Having run through the available databases, calendars and listings for Canterbury and Rochester, and given some ideas about the availably of wills up to 1540 by town or parish across Kent, I turned briefly to the structure of these last will and testament documents before exploring the will of William Benet of Canterbury regarding his pious and charitable bequests. To do this, I introduced the concept of the spiritual economy from the work of Professor Robert Swanson through the deployment of gift-exchange and reciprocity as the basis means of exchange. Added to this were the ideas of allocating these bequests under a system of parochial (gifts to the testator’s parish church as an entity), sub-parochial (to parts of the church, for example, specific images), and extra-parochial (religious houses of all kinds; and this can also take in bequests for the benefit of the community, including charity to the poor).

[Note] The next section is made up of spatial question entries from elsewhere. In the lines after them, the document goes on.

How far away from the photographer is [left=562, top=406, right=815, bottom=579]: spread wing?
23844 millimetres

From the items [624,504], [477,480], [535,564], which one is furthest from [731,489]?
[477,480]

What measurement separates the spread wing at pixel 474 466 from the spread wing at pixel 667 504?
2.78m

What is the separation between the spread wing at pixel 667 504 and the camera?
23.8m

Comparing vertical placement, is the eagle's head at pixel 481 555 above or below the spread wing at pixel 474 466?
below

Again, there isn’t space to have more than one example so perhaps something that seemingly encapsulates many of Benet’s ideas is his instruction to his executors that they should spend £10 on pewter ware, thereafter giving poor newly married couples – symbolic of the bedrock of the city’s next generation of skilled workers – 4 platters, 4 dishes and 4 saucers.
After a final round-up of questions, Mark thanked the speakers for all their efforts and the audience members for their enthusiastic participation. Then, while a few people decided to have another look at the fascinating documents Mark and Sarah had put out, and others came to talk to the speakers, the rest headed home after a thought-provoking and exciting day exploring the potential of these diocesan records.
My second event this week is a conference organised by Dr Rebecca Warren (University of Kent) with Professor Peter McCullough (Lincoln College, Oxford) to honour Dr Andrew Foster who is a remarkable historian of the early modern clergy. Having reached his 70th birthday and having joined Lincoln College as part of their ‘Lincoln Unlocked’ project, it seemed a fitting time and place to mark Andrew’s many achievements as an esteemed scholar, mentor and friend of many in this field. Consequently, there was a full day of excellent academic papers, a fascinating exhibition in the college chapel, and for those able to stay on, an enjoyable dinner in the evening. The speakers and chairpersons were a roll-call of the great and the good in this field of the ‘Clerical Estate’ and among these was Professor Jackie Eales. So chairing the session involving Jackie and Dr Silke Muylaert (who completed her doctorate at Kent under Andrew’s supervision), I heard about the social identity of the clerical family in early modern England as Jackie explained how education was a key feature of their lives. Moreover, this was not confined to the parsons’ sons but also to their daughters, and in many cases their wives, who were frequently the daughters of clerics, having benefited as children.
There isn’t space to do justice to Jackie’s paper or the many other fascinating talks, but I thought I would end by saying that this was a great day and seemed just the right way to honour Andrew – well done to all concerned, and especially Rebecca and Peter.